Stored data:
------------------------------------------------
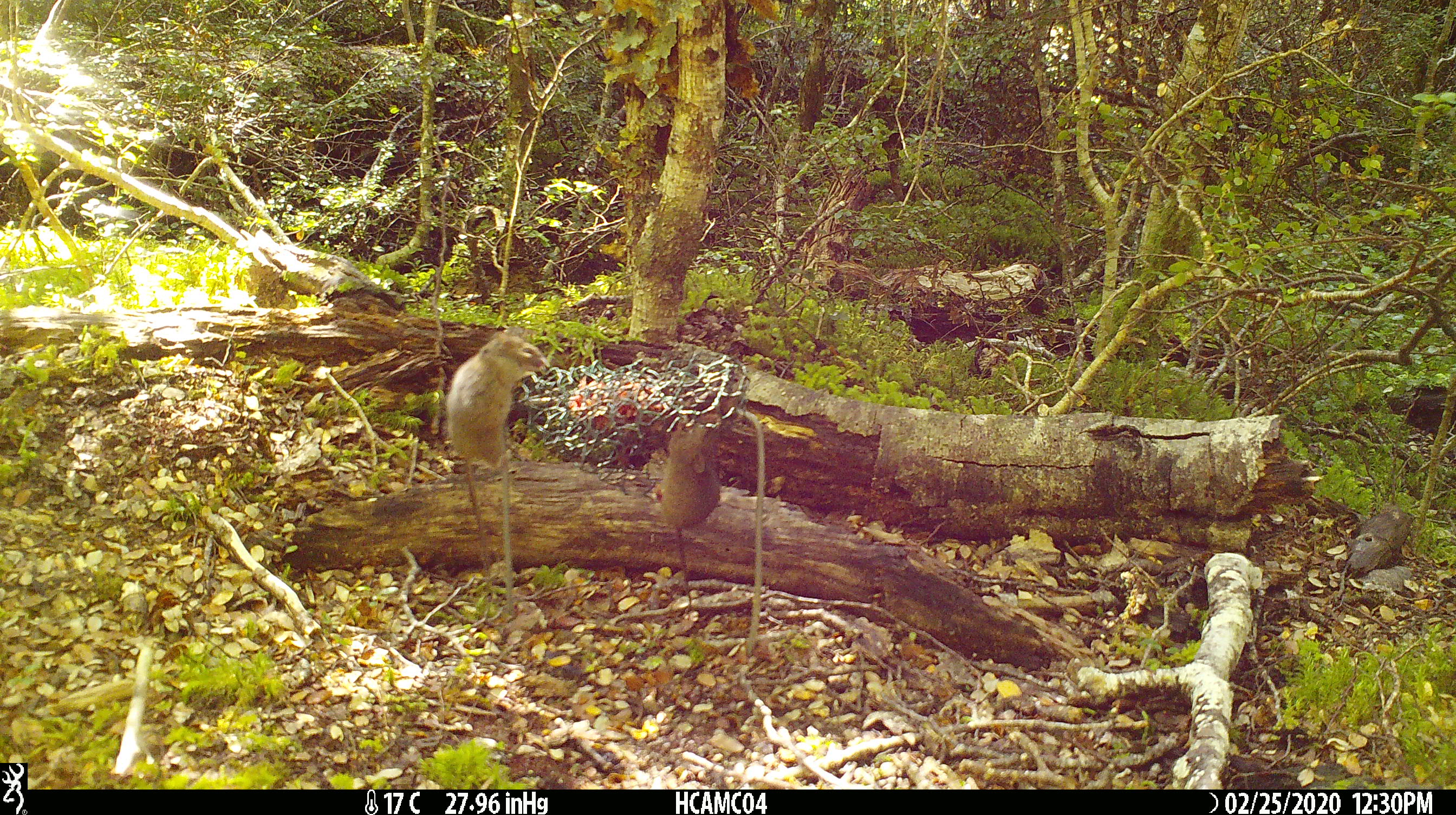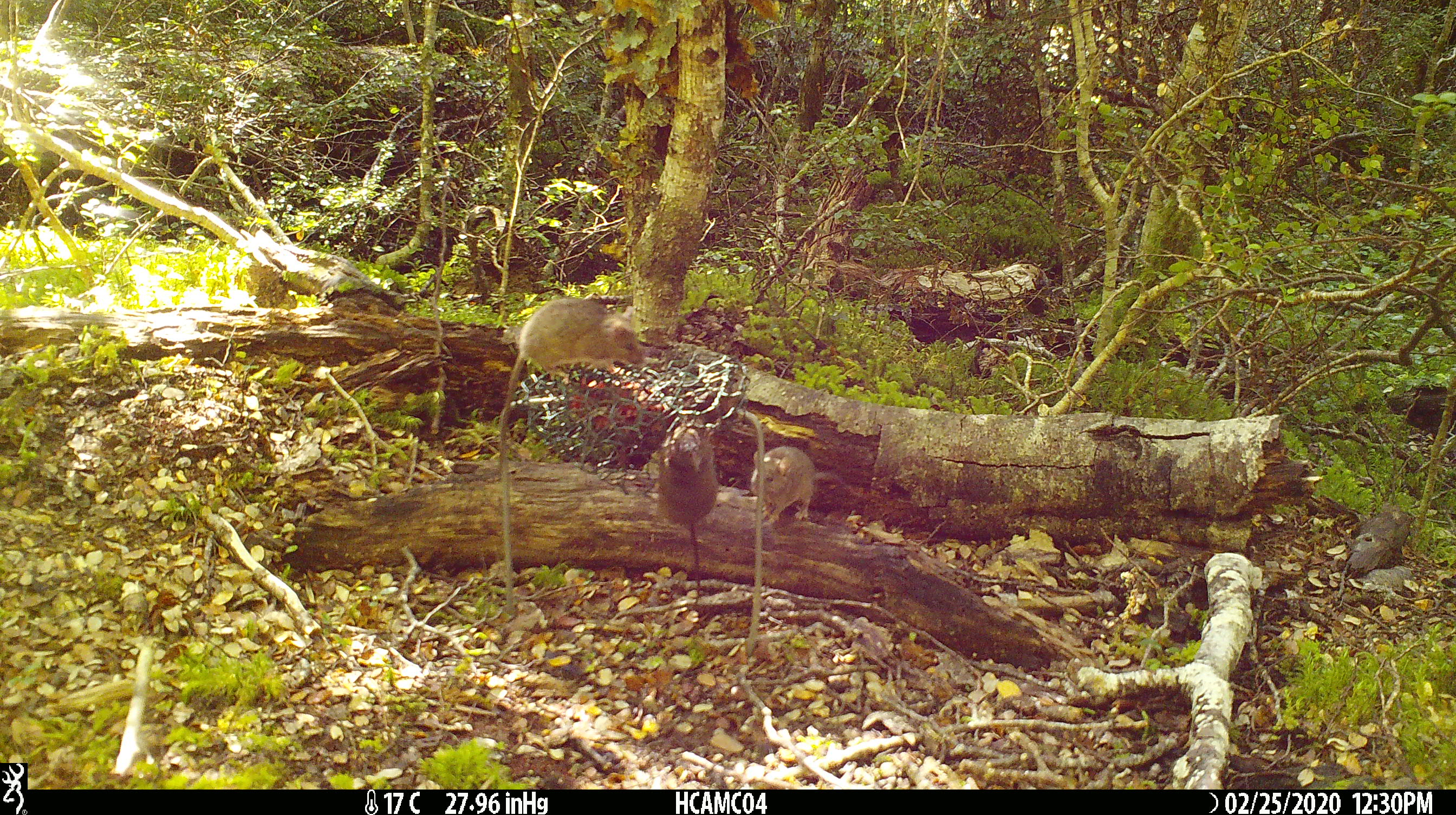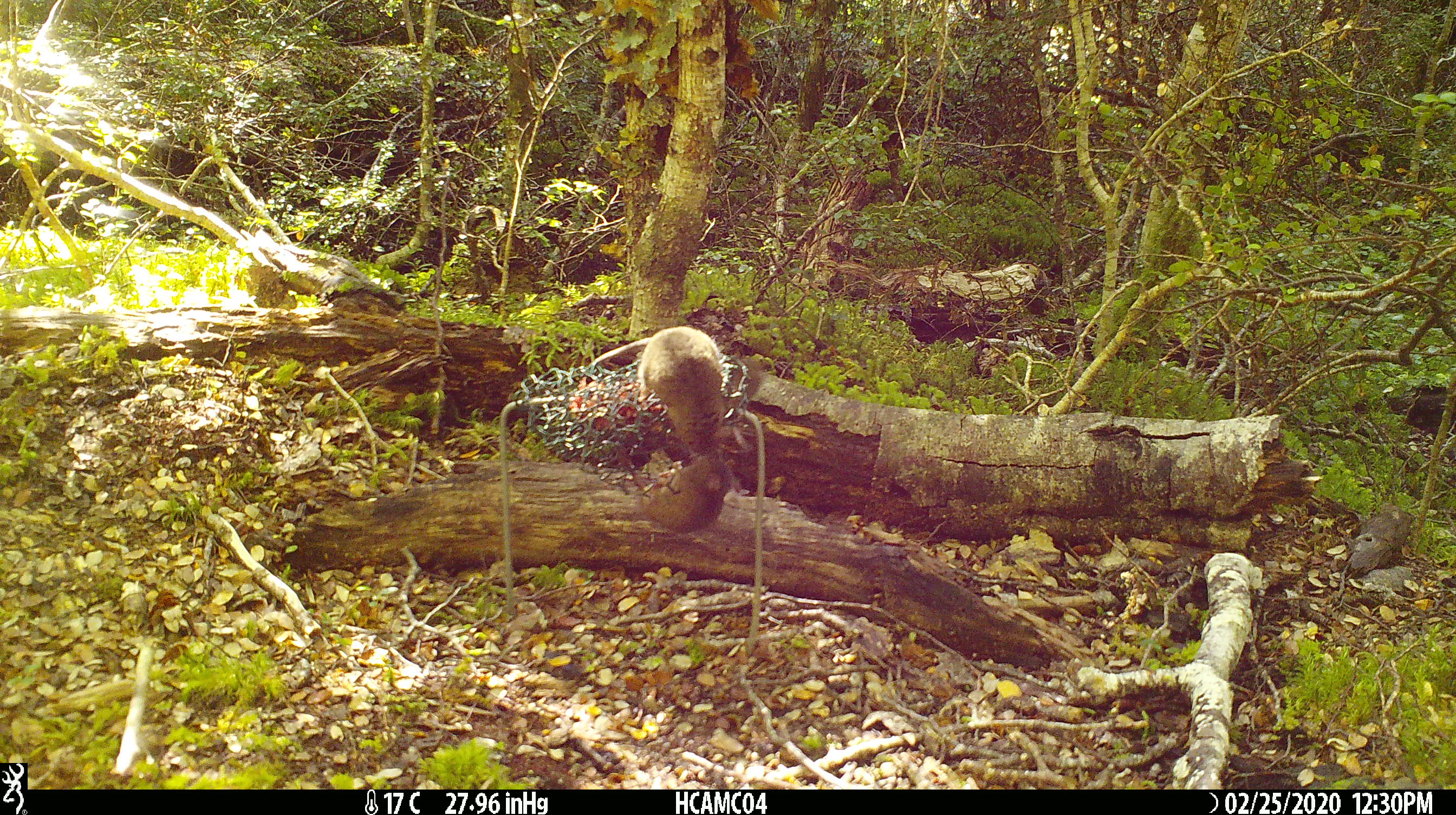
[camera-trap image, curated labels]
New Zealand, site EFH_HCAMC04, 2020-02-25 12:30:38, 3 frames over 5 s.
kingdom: Animalia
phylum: Chordata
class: Mammalia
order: Rodentia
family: Muridae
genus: Mus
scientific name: Mus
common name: mouse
------------------------------------------------
What to produce. Every entry must be transcribed exactly. Pictures do not belong in the copy.

Task answer.
[camera-trap image, curated labels]
New Zealand, site EFH_HCAMC04, 2020-02-25 12:30:38, 3 frames over 5 s.
kingdom: Animalia
phylum: Chordata
class: Mammalia
order: Rodentia
family: Muridae
genus: Mus
scientific name: Mus
common name: mouse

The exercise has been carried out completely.